* **Texto de origen**:
--

Dicho esto, se puede retomar el punto de partida: Andrés Ortiz-Osés será recordado por sus aforismos. Aun modesta, la afirmación es muy correcta; revela una ternura y un característico interés por el detalle. Cabría incluso recelar de su modestia: uno de los más grandes aforistas del pasado siglo (Stanislaw Jerzy Lec) sostiene que a quienes le preguntaban si no escribía cosas mayores, él contestaba invariablemente «No, sólo grandes». Ortiz-Osés ha escrito muchas cosas mayores (y grandes), pero un estilo bien reconocible fulge en sus buenas tres decenas de libros: el aforístico. Forjador de sistemas, Ortiz-Osés gusta de desgranarlos en fragmentos -fragmentos a coimplicar en su sistema. Esta dualéctica hace necesario el aforismo: lo requiere. No es extraño, por tanto, que en los últimos años nuestro autor cultive el género incansablemente: supone la derivación más natural de su pensamiento y la asunción del género que le es más propio -aquel en el que brillan por sí mismos sus hallazgos.
En uno de sus (muchos) aforismos más logrados, Andrés Ortiz-Osés define este pensamiento suyo como surfilosofía. La doble etimología del vocablo coincide en destacar el mismo rasgo: sur-filosofía, sobre o en otra dimensión de la filosofía (como en surrealismo, la asociación más obvia); surf-filosofía, filosofía deslizante y lúdica, que coge olas en la superficie del mar. Ortiz-Osés se ubica así en el escenario liminar que siempre busca y establece su dualéctica con la metáfora tradicional de la profundidad. En un autor de tan vastísima cultura, explorador de todas las mitologías y heredero declarado del más profundo de los eruditos (Jung), no debería sorprendemos este emplazamiento a la superficialidad.
Enamorado del mar, Ortiz-Osés ausculta sus destellos: conoce como nadie los abismos que hay debajo. Ha buceado esas inmensas extensiones donde no llega la luz y la presión se vuelve intolerable. Sabe también cómo, por otra parte, en las heladas cumbres acaba por faltar el oxígeno: Zaratustra, el transvalorador de la profundidad, el pensador de las alturas y la ligereza, le ha precedido. Ortiz-Osés, que piensa la (co)implicación, recela de la fascinación de lo profundo (y de la de su inversión). Busca los puntos de fricción, las grietas, los reflejos. Del dinamismo no le atrae lo agónico, el enfrentamiento -sino el desplazamiento que permite, la energía a aprovechar. Busca coger las olas.

--

* **Solicitud A**: Enumera las personas o personajes que menciona el texto sobre Ortiz-Osés, sin contar al propio Ortiz-Osés.
* **Solicitud B**: Actualiza el texto sobre Ortiz-Osés desde "En uno de sus" hasta "a la superficialidad.", poniendo "término" en lugar de "vocablo".

--

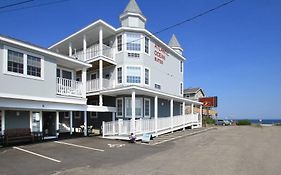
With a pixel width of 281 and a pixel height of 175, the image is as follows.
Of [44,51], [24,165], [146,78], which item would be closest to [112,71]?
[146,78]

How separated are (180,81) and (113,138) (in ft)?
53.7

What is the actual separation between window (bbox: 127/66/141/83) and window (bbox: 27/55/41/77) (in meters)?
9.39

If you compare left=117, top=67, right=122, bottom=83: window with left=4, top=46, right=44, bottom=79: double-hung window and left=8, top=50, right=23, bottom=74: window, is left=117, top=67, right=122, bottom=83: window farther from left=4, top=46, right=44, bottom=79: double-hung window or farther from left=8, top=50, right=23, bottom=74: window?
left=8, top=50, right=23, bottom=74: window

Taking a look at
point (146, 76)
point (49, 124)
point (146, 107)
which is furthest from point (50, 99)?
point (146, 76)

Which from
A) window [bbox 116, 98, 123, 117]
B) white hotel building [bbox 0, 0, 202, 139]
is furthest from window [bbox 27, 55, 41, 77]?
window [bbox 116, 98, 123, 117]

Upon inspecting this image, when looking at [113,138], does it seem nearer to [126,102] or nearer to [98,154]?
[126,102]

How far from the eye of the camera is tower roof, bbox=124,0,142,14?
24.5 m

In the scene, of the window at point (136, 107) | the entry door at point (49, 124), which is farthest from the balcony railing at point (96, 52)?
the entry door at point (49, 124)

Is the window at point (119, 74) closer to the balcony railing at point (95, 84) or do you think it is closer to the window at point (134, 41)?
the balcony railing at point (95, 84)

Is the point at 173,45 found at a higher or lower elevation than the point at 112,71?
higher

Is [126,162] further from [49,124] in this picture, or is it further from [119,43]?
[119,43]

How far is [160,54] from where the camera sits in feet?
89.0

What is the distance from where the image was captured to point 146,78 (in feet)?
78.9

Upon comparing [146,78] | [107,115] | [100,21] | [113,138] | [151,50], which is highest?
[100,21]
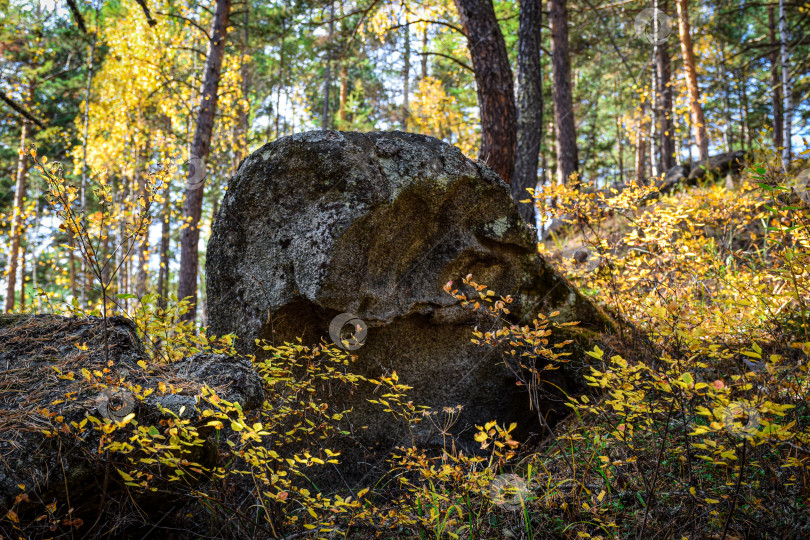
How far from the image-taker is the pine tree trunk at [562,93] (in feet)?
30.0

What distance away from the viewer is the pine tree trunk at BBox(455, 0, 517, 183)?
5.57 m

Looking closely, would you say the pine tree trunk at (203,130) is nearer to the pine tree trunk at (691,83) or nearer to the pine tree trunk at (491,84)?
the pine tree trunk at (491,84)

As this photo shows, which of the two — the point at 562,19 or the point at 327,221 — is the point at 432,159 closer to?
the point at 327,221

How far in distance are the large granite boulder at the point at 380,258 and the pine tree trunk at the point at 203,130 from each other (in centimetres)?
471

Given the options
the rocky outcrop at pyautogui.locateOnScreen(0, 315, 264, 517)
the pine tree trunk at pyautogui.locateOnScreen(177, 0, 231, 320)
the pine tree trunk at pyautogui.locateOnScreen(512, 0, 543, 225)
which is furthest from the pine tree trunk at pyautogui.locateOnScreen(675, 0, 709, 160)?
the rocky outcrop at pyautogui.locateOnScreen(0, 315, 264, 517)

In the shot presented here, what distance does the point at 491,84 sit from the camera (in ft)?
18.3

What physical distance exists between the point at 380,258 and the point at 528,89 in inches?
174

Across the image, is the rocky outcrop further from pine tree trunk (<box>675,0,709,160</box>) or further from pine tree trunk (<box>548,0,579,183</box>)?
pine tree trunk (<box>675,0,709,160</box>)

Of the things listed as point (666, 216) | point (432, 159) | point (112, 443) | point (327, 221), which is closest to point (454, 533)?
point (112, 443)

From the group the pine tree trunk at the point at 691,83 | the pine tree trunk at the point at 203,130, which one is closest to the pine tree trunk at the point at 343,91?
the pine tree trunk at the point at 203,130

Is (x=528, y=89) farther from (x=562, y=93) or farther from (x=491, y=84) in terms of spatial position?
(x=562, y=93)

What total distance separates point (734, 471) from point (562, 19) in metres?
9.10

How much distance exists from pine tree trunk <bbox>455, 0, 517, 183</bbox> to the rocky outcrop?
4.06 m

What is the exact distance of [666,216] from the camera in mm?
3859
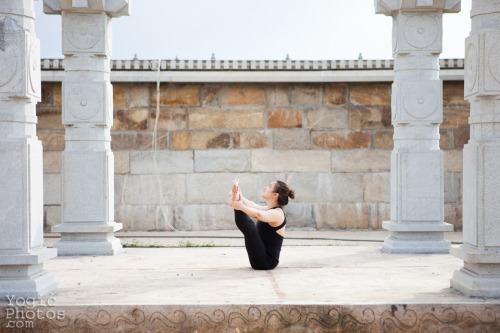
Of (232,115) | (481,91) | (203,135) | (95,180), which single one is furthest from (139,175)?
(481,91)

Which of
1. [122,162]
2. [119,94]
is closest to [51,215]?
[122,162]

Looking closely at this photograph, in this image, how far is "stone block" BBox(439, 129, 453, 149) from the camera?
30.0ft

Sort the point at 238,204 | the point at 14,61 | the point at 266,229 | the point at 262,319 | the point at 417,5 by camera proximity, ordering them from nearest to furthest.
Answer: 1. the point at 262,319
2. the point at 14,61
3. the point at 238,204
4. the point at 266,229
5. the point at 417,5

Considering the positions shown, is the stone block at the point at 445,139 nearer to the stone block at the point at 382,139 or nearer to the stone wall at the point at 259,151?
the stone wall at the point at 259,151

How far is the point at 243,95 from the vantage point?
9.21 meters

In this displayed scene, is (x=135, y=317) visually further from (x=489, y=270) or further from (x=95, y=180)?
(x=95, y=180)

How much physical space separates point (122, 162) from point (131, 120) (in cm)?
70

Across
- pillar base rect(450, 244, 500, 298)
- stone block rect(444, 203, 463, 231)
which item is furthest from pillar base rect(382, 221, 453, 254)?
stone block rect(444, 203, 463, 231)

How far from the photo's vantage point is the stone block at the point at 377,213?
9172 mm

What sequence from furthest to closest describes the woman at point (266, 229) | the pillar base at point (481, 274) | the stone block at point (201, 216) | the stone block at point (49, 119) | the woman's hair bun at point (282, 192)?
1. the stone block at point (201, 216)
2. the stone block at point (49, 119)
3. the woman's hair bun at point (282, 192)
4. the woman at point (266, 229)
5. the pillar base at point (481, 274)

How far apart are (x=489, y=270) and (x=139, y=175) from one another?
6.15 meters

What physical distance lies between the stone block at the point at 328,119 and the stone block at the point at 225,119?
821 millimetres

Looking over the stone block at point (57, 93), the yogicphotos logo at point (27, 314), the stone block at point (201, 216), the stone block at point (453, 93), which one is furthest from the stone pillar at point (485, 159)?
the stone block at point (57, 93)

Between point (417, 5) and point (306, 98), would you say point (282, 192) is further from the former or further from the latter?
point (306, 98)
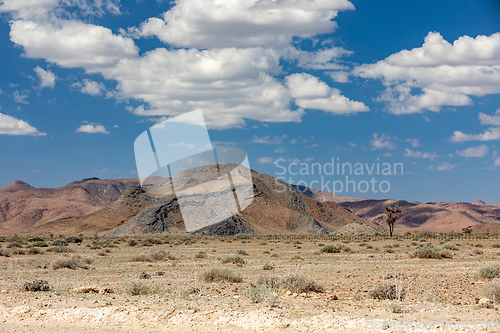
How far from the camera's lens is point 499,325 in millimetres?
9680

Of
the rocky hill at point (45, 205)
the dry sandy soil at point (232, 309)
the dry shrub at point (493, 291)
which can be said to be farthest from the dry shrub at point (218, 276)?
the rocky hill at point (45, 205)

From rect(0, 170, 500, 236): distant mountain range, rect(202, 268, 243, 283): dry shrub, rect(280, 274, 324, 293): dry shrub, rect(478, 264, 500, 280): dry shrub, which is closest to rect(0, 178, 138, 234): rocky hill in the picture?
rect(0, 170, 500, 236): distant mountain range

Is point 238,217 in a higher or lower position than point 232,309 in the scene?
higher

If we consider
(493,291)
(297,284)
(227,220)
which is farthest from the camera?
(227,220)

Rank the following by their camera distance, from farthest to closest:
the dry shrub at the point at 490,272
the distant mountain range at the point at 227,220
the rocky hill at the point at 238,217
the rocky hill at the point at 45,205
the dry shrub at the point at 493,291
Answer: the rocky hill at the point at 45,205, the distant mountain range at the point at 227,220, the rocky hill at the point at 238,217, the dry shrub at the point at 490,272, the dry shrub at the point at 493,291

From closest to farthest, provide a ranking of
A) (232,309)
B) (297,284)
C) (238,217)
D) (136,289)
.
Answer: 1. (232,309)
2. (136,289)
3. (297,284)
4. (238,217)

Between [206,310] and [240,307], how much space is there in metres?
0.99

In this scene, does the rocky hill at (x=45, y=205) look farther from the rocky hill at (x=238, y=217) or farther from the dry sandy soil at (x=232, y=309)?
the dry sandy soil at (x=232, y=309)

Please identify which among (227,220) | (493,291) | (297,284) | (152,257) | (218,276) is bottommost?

--

* **Solución A**: Stanislaw Jerzy Lec, Jung, Zaratustra

* **Solución B**:
En uno de sus (muchos) aforismos más logrados, Andrés Ortiz-Osés define este pensamiento suyo como surfilosofía. La doble etimología del término coincide en destacar el mismo rasgo: sur-filosofía, sobre o en otra dimensión de la filosofía (como en surrealismo, la asociación más obvia); surf-filosofía, filosofía deslizante y lúdica, que coge olas en la superficie del mar. Ortiz-Osés se ubica así en el escenario liminar que siempre busca y establece su dualéctica con la metáfora tradicional de la profundidad. En un autor de tan vastísima cultura, explorador de todas las mitologías y heredero declarado del más profundo de los eruditos (Jung), no debería sorprendemos este emplazamiento a la superficialidad.